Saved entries
-*-

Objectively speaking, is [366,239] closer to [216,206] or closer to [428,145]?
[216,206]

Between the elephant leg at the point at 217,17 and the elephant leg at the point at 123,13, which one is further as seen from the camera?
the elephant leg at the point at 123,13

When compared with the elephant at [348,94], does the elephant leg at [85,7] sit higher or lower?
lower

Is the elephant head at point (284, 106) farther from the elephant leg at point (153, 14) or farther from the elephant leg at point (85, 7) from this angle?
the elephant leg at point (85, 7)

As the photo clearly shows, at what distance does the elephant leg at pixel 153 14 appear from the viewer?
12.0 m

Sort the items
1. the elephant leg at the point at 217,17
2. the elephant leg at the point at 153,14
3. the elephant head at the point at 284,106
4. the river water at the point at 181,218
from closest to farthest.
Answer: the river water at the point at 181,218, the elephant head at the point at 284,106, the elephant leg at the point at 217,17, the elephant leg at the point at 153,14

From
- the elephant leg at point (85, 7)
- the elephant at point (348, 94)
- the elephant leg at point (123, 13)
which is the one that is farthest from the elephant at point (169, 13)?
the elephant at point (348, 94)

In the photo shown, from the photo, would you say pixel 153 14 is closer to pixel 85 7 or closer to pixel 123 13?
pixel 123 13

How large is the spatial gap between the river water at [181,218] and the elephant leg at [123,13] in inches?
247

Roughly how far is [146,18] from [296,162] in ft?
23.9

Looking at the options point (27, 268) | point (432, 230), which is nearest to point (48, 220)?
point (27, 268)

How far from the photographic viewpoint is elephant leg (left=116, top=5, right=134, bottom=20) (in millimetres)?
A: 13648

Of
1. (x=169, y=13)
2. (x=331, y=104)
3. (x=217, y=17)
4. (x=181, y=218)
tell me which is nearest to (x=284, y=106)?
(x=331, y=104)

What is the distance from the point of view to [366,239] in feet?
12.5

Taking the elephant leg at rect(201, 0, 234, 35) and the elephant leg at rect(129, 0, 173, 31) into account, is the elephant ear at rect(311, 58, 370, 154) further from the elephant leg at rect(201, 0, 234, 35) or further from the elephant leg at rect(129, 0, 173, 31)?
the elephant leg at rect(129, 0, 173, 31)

-*-

Short task >> Copy out the rows exactly, from the line containing "Roughly how far" through the last line of the saved entries, with both ends included.

Reply >>
Roughly how far is [146,18] from [296,162] in ft?
23.9

Looking at the options point (27, 268) | point (432, 230), which is nearest to point (48, 220)?
point (27, 268)

How far from the photographic viewpoint is elephant leg (left=116, top=5, right=134, bottom=20) (in millimetres)?
A: 13648

Of
1. (x=169, y=13)
2. (x=331, y=104)
3. (x=217, y=17)
4. (x=181, y=218)
tell me which is nearest to (x=284, y=106)?
(x=331, y=104)

What is the distance from the point of view to [366,239] in feet?
12.5

Taking the elephant leg at rect(201, 0, 234, 35) and the elephant leg at rect(129, 0, 173, 31) into account, is the elephant ear at rect(311, 58, 370, 154) further from the elephant leg at rect(201, 0, 234, 35) or further from the elephant leg at rect(129, 0, 173, 31)?
the elephant leg at rect(129, 0, 173, 31)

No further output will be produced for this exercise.